PROBLEM TO WORK ON
From the court opinion below, output verbatim the passage between "On December 17, 2021, the" and "for Plaintiff's wife.", inclusive.

United States District Court, W.D. North Carolina, Charlotte Division
Aug 10, 2022
3:22-cv-00184-RJC-DSC (W.D.N.C. Aug. 10, 2022)

Opinion

3:22-cv-00184-RJC-DSC

08-10-2022

RICHARD HIXSON Plaintiff, v. HON. DAVID A. OBLON, JUDGE, individually and in his official capacity as Justice of the Circuit Court of Fairfax County, Va. Defendant.


MEMORANDUM AND RECOMMENDATION

David S. Cayer United States Magistrate Judge.

THIS MATTER is before the Court on Defendant's Motion to Dismiss the Complaint.

The Motion has been referred to the undersigned Magistrate Judge pursuant to 28 U.S.C. § 636(b)(1) and is now ripe for the Court's consideration.

Having fully considered the arguments, the record, and the applicable authority, the undersigned respectfully recommends that Defendant's Motion to Dismiss be granted in part and denied in part as discussed below.

FACTUAL BACKGROUND AND PROCEDURAL HISTORY

Accepting the factual allegations in the Complaint as true, Plaintiff's wife filed for divorce in Fairfax County, Virginia, on September 21, 2021. Shortly thereafter, she filed a pendente lite motion.

On December 17, 2021, the Fairfax County Circuit Court entered an Order for Pendente Lite Relief. The Order provided spousal support for Plaintiff's wife.

On April 26, 2022, Plaintiff filed this action in the United States District Court for the Western District of North Carolina pursuant to 42 U.S.C. § 1983. Plaintiff named Defendant Oblon, the Circuit Court Judge who entered the Order, as the sole Defendant.

He alleges that Oblon violated his right to due process guaranteed by the Fifth and Fourteenth Amendments to the United States Constitution.

STANDARD OF REVIEW

I. Rule 12(b)(1)

The existence of subject matter jurisdiction is a threshold issue. When an action that has been removed lacks a proper basis for subject matter jurisdiction, it must be remanded. Steel Co. v. Citizens for a Better Env't, 523 U.S. 83, 96 (1998); Jones v. American Postal Workers Union, 192 F.3d 417, 422 (4th Cir. 1999); Evans v. B.F. Perkins Co., 166 F.3d 642, 647 (4th Cir. 1999). The requirements are so absolute that “[n]o party need assert [a lack of subject matter jurisdiction]. No party can waive the defect, or consent to jurisdiction. No court can ignore the defect; rather a court, noticing the defect, must raise the matter on its own.” Wisconsin Dept. of Corrections v. Schacht, 524 U.S. 381, 389 (1998) (internal citations omitted). See also Ashcroft v. Iqbal, 129 S.Ct. 1937, 1945 (2009) (“Subject-matter jurisdiction cannot be forfeited or waived and should be considered when fairly in doubt”) (citing Arbaugh v. Y & H Corp., 546 U.S. 500, 514 (2006); United States v. Cotton, 535 U.S. 625, 630 (2002)); Insurance Corp. of Ireland v. Compagnie des Bauxites de Guinee, 456 U.S. 694, 702 (1982).

DATA RECORDS
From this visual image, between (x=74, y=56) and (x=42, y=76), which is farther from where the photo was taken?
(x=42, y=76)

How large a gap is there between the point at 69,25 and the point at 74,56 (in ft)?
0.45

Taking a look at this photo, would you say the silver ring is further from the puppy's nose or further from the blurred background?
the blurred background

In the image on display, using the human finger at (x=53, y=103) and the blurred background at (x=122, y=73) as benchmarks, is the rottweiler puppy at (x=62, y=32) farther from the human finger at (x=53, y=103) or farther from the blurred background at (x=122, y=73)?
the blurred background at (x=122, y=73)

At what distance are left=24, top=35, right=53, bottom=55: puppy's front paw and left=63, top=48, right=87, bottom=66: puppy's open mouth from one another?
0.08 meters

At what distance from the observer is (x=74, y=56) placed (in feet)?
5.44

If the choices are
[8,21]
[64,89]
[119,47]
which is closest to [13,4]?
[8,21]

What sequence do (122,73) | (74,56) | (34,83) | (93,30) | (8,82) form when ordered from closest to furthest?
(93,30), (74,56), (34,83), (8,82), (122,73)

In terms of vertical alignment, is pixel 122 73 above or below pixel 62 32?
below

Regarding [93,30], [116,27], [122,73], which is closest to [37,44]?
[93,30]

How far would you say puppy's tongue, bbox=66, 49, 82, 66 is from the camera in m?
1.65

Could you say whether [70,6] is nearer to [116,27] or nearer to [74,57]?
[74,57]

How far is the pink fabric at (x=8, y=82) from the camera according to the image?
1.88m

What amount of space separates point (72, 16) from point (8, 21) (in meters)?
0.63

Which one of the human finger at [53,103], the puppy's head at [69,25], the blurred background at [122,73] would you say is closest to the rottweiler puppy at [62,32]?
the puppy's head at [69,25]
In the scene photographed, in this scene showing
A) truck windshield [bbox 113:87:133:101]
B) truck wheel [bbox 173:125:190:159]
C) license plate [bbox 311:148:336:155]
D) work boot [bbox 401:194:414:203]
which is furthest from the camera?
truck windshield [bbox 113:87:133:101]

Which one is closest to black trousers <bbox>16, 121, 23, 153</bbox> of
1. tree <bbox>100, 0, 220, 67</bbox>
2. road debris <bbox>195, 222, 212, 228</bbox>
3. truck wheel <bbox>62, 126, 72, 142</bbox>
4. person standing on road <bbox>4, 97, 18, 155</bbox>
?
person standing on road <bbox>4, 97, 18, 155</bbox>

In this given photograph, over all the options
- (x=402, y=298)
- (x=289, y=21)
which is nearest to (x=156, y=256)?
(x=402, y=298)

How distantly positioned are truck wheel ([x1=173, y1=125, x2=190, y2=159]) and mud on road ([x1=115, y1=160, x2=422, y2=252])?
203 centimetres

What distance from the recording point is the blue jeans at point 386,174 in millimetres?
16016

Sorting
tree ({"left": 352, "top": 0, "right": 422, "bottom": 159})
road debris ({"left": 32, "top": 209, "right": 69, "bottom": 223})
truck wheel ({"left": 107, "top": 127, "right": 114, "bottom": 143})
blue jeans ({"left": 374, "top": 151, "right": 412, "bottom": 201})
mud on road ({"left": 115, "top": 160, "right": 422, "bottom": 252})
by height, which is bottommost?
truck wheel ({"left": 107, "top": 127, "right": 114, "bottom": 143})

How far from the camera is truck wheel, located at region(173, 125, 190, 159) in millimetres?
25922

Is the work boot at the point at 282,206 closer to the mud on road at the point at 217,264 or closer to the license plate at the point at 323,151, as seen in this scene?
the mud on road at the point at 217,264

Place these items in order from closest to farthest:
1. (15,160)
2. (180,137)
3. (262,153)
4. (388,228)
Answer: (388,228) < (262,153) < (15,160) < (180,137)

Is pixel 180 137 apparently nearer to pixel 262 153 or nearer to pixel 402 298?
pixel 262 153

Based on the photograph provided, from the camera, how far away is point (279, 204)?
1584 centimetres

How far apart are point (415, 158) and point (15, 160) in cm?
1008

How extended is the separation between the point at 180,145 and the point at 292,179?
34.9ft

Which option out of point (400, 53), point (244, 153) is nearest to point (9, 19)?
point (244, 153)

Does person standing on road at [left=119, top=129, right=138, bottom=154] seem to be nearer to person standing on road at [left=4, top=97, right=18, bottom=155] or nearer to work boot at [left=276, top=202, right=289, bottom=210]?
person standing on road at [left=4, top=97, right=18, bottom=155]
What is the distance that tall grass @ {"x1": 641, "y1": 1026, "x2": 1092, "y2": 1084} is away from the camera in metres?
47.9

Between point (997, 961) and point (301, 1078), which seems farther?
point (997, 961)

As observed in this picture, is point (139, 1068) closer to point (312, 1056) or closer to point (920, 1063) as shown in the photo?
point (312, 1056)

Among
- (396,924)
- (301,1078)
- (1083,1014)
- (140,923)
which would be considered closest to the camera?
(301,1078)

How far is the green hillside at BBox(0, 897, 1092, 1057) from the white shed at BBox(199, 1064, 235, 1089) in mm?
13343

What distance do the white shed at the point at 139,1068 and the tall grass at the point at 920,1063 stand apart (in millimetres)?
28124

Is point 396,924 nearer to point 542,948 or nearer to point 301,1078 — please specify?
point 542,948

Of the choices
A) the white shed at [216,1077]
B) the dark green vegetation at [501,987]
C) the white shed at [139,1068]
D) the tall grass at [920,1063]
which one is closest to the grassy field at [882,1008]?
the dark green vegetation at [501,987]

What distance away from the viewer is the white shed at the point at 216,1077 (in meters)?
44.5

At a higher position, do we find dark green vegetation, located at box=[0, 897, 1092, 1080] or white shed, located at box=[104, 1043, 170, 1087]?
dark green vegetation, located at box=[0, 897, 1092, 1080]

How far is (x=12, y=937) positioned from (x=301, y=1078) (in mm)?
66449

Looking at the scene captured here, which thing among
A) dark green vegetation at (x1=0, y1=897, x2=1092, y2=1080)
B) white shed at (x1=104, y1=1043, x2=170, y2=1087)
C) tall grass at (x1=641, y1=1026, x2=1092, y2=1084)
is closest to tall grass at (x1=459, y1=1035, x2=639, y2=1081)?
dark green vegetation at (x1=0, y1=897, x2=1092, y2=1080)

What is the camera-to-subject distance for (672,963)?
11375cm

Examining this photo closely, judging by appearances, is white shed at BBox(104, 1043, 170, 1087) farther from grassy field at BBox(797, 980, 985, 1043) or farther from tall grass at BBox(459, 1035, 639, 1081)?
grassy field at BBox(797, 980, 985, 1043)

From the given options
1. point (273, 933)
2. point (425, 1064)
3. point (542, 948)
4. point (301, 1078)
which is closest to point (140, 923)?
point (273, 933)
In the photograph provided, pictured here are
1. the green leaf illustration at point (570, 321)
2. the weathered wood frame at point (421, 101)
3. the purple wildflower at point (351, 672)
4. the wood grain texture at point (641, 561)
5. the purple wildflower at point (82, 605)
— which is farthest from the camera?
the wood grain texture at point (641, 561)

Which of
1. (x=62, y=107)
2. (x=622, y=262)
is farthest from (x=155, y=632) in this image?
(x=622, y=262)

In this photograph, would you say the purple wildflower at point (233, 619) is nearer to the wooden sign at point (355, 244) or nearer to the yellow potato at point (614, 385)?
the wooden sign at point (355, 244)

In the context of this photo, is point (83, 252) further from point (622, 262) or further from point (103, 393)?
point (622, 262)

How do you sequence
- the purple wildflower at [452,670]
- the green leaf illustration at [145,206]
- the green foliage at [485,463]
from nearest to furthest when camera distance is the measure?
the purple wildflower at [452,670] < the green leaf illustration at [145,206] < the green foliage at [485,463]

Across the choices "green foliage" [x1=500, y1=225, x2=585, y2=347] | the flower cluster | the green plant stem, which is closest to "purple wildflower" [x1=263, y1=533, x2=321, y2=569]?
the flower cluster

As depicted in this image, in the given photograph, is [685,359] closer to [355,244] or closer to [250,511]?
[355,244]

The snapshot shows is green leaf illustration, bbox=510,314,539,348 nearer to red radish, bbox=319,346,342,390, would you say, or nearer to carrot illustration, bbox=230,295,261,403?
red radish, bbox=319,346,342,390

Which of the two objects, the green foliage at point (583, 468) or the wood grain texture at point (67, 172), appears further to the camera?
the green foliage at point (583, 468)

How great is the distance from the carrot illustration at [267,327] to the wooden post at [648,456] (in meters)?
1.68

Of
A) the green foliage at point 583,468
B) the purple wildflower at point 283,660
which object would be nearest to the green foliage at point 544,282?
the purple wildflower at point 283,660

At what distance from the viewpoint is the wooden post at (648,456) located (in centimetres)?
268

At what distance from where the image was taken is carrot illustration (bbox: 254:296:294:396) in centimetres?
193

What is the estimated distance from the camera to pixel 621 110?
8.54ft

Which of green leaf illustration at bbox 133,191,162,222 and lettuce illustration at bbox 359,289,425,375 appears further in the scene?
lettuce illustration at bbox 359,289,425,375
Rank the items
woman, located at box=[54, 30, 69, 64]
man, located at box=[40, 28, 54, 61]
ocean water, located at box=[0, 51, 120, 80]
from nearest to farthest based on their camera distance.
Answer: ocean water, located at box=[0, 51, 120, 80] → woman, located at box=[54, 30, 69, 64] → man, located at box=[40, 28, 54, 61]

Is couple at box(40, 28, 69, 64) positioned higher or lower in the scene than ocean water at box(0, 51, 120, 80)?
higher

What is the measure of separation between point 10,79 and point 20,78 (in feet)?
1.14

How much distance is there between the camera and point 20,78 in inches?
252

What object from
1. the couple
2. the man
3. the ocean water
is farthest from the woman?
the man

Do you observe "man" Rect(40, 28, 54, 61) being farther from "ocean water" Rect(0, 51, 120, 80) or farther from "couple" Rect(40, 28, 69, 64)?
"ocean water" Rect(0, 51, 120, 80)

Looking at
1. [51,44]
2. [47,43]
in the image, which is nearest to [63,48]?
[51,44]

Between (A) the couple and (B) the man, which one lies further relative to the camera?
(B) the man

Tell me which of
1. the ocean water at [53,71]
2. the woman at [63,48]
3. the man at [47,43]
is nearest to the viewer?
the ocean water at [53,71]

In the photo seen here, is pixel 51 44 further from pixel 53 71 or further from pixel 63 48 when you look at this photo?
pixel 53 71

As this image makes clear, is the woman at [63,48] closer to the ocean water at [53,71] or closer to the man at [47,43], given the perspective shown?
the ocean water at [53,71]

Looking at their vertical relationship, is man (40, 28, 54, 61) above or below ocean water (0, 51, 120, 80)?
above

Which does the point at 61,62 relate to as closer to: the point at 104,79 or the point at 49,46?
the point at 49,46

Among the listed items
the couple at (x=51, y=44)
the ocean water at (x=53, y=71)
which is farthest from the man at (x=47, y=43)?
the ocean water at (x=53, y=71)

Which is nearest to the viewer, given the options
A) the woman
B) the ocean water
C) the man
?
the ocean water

TASK RESPONSE
On December 17, 2021, the Fairfax County Circuit Court entered an Order for Pendente Lite Relief. The Order provided spousal support for Plaintiff's wife.